RECORDS SUPPLIED>
=======

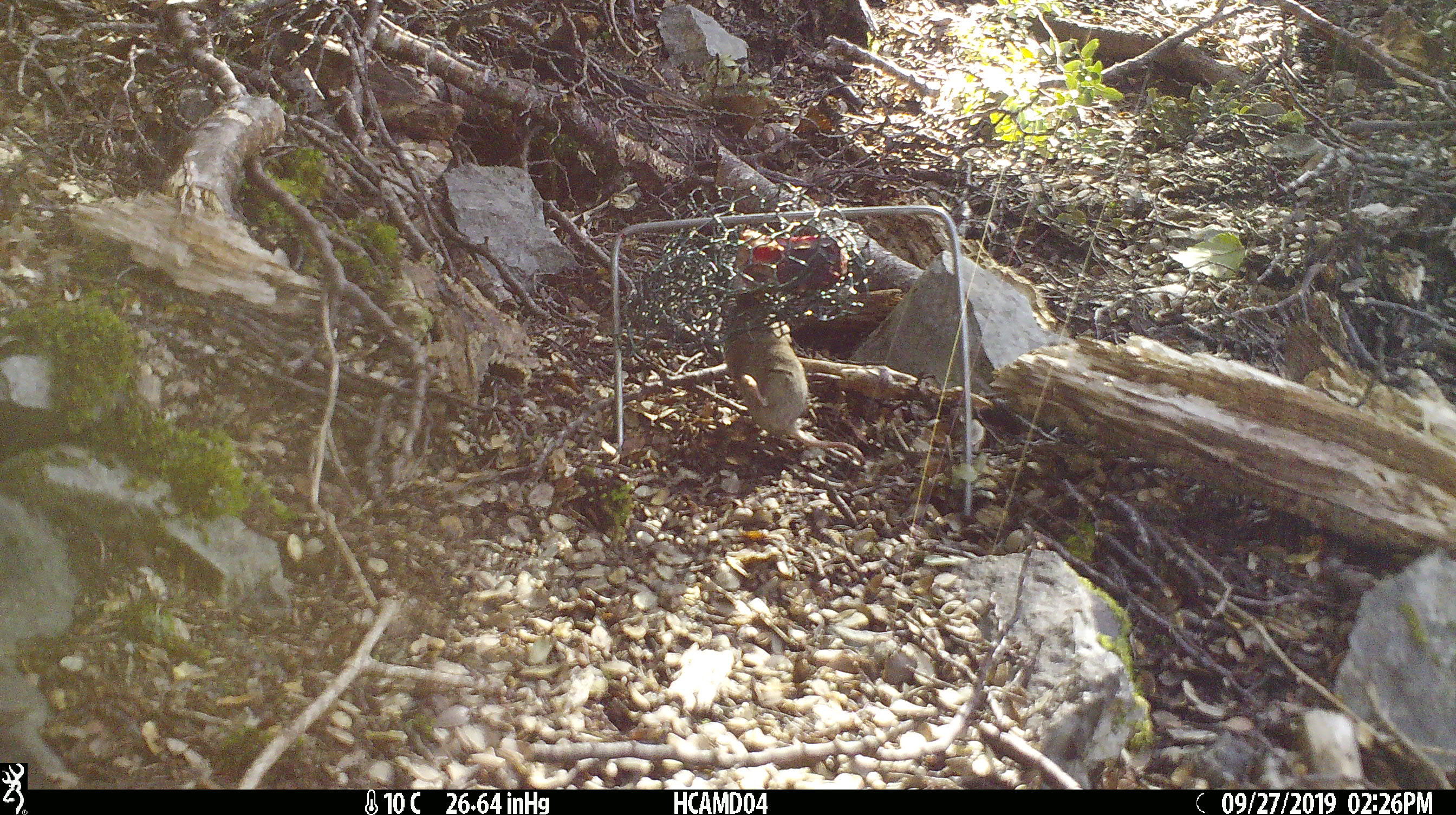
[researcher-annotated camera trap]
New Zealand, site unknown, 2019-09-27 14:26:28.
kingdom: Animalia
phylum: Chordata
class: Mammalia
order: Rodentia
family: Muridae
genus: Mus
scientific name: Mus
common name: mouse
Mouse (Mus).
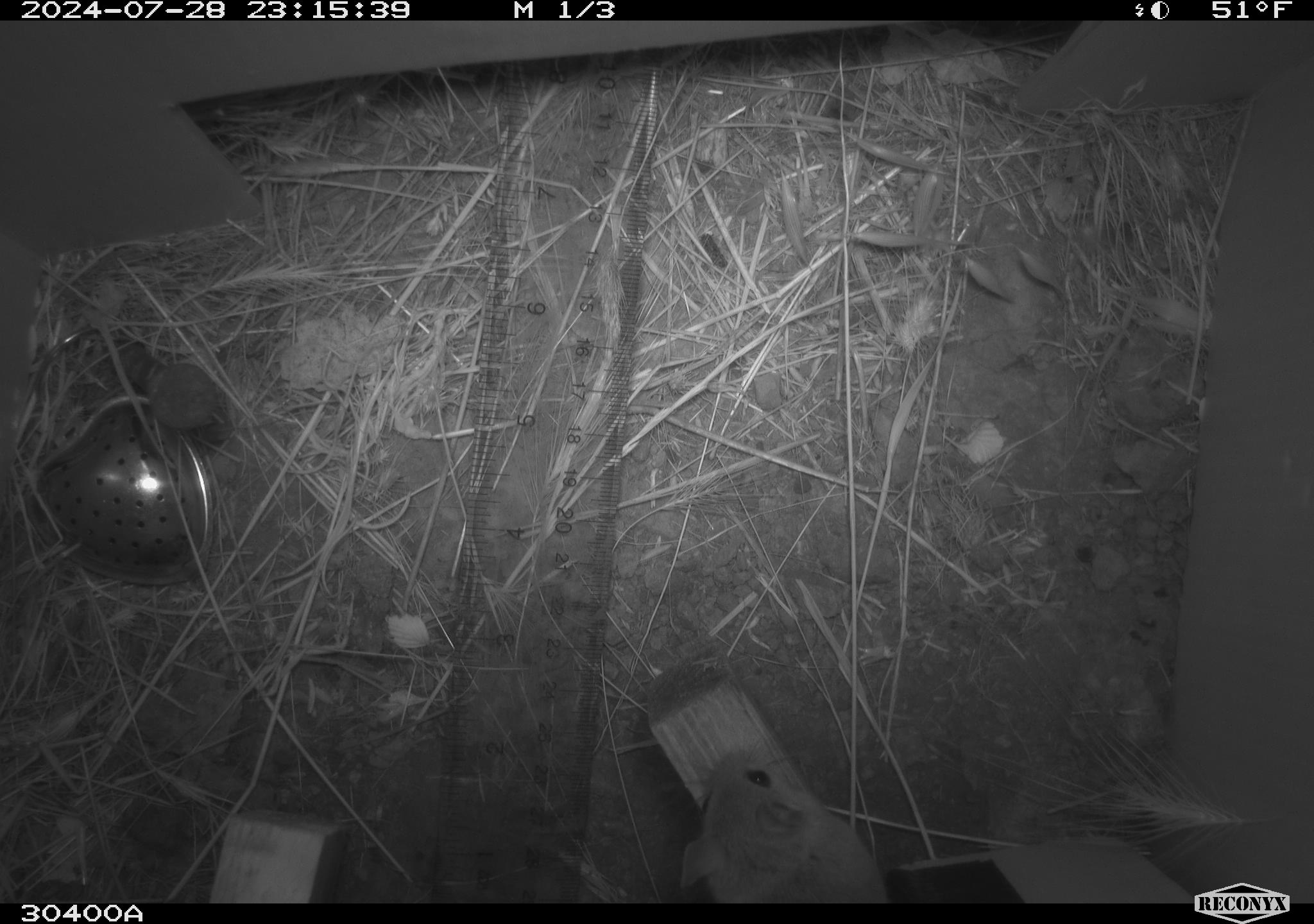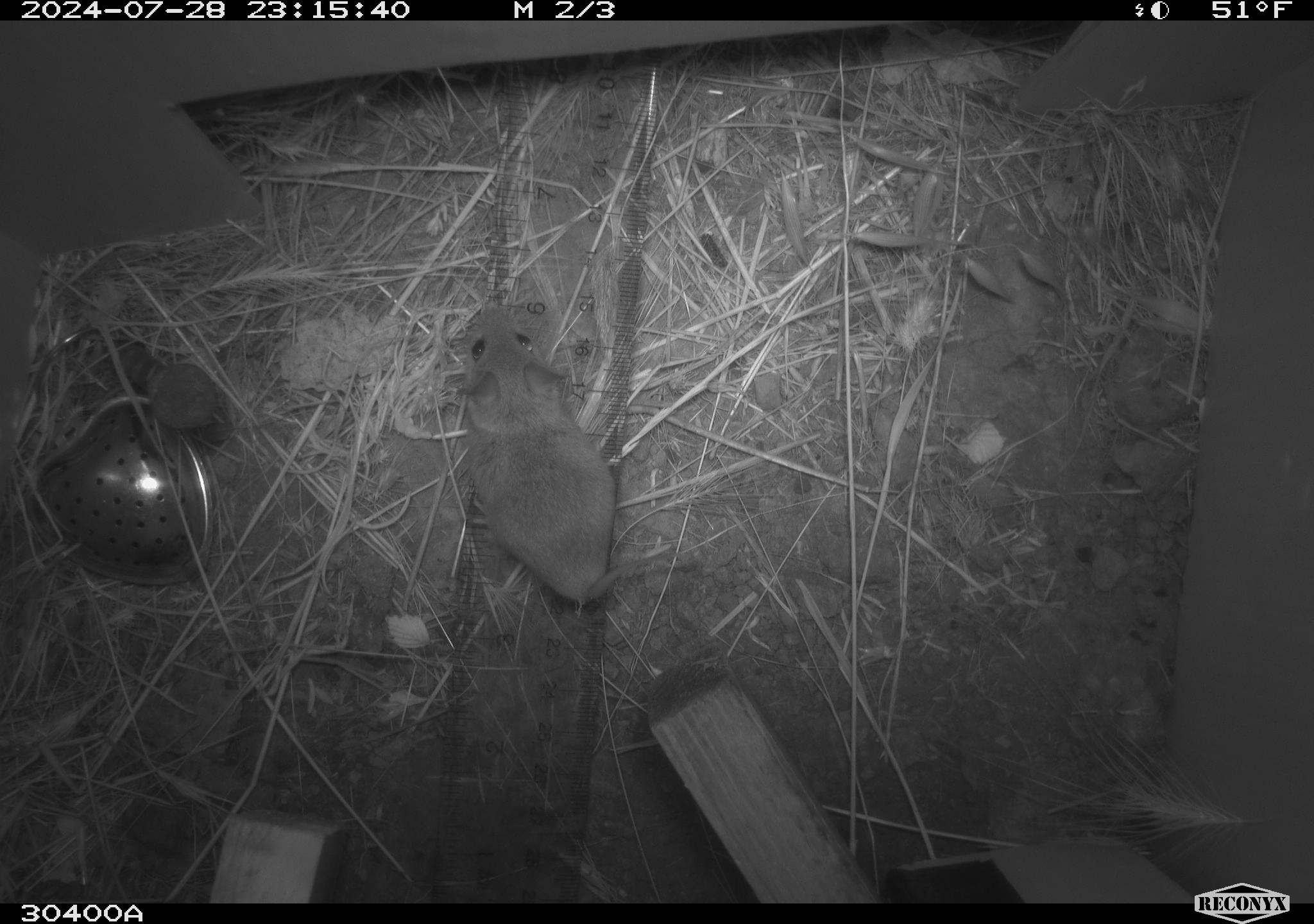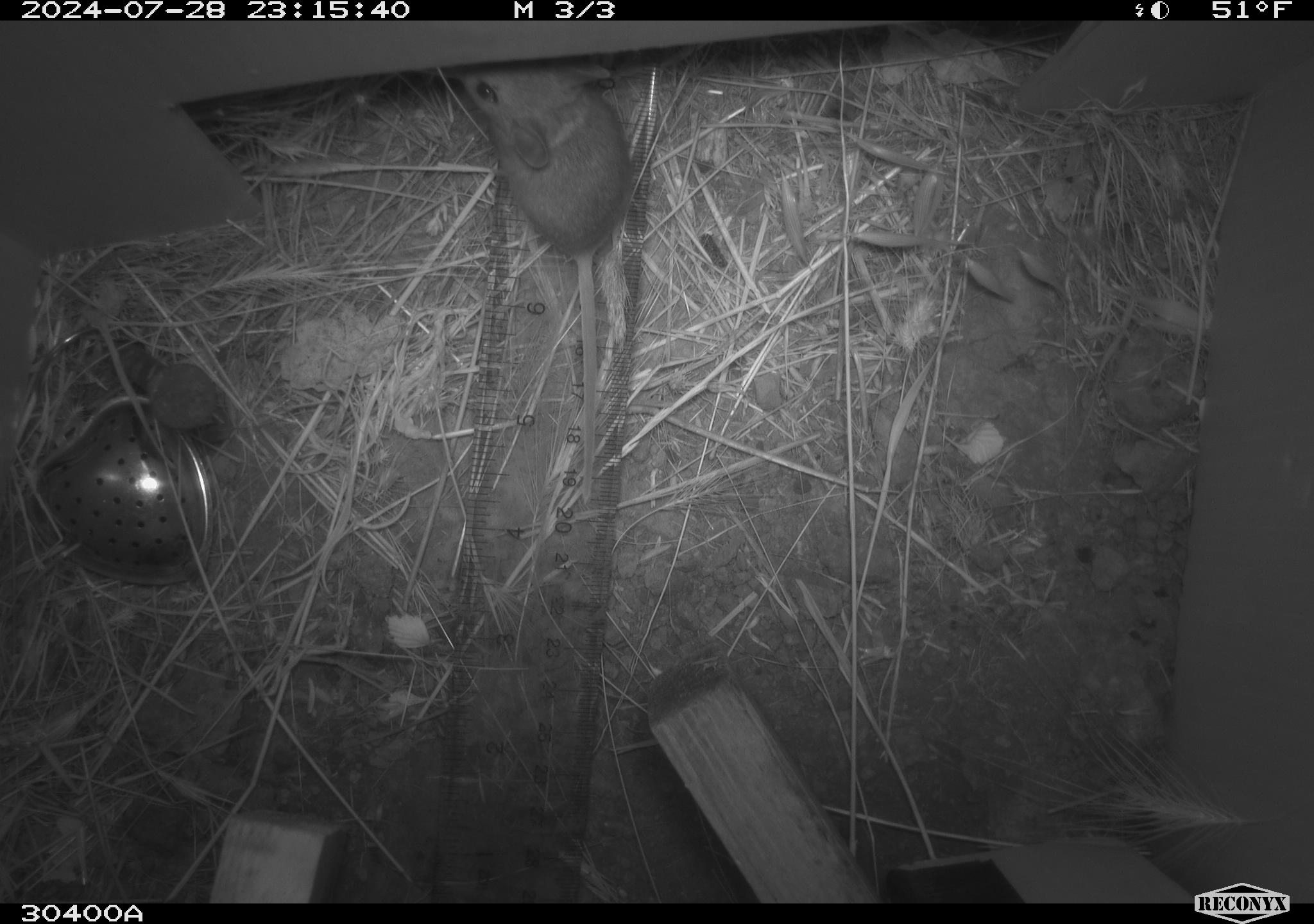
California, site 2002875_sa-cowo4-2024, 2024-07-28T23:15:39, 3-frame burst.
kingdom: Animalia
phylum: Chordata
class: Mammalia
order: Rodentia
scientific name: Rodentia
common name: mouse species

=======

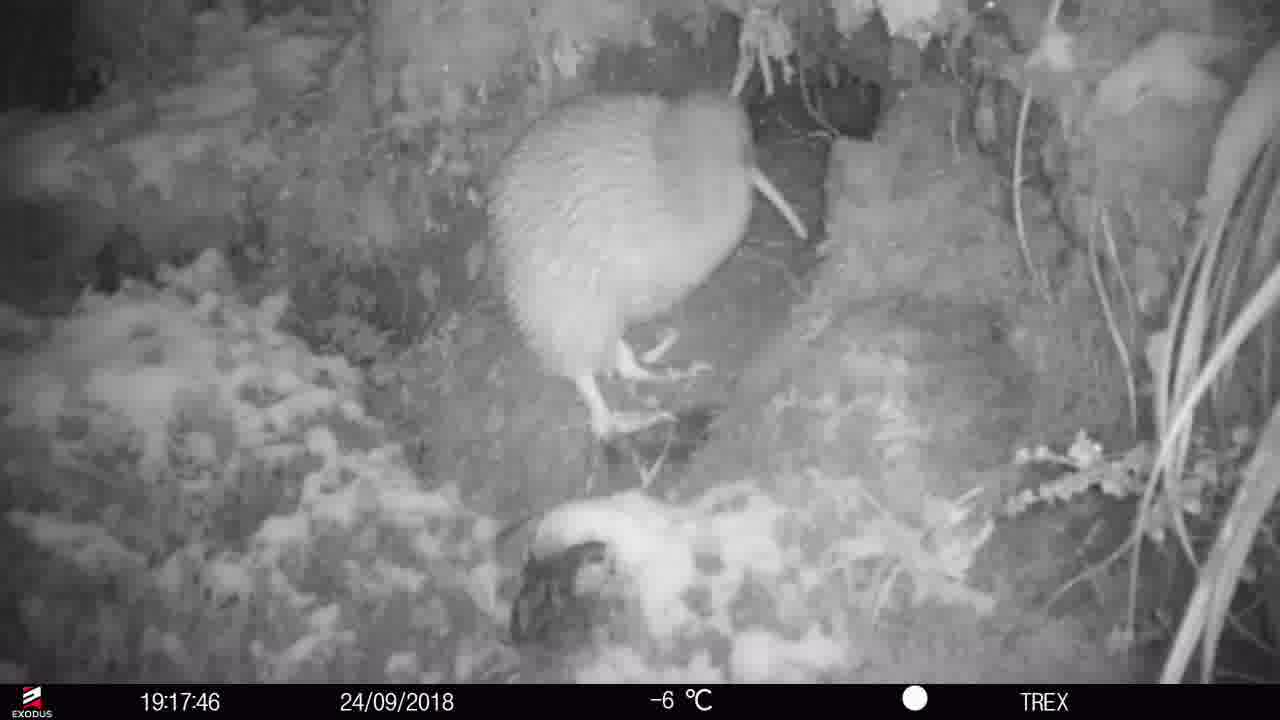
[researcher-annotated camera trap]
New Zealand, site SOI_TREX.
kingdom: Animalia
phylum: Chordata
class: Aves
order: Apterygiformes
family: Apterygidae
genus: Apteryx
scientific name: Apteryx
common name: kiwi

=======

Range to copy from the records above: the line containing "family: Muridae" to the line containing "common name: mouse species", both included. Output those lines exactly and only those, skipping pictures.

family: Muridae
genus: Mus
scientific name: Mus
common name: mouse
Mouse (Mus).
California, site 2002875_sa-cowo4-2024, 2024-07-28T23:15:39, 3-frame burst.
kingdom: Animalia
phylum: Chordata
class: Mammalia
order: Rodentia
scientific name: Rodentia
common name: mouse species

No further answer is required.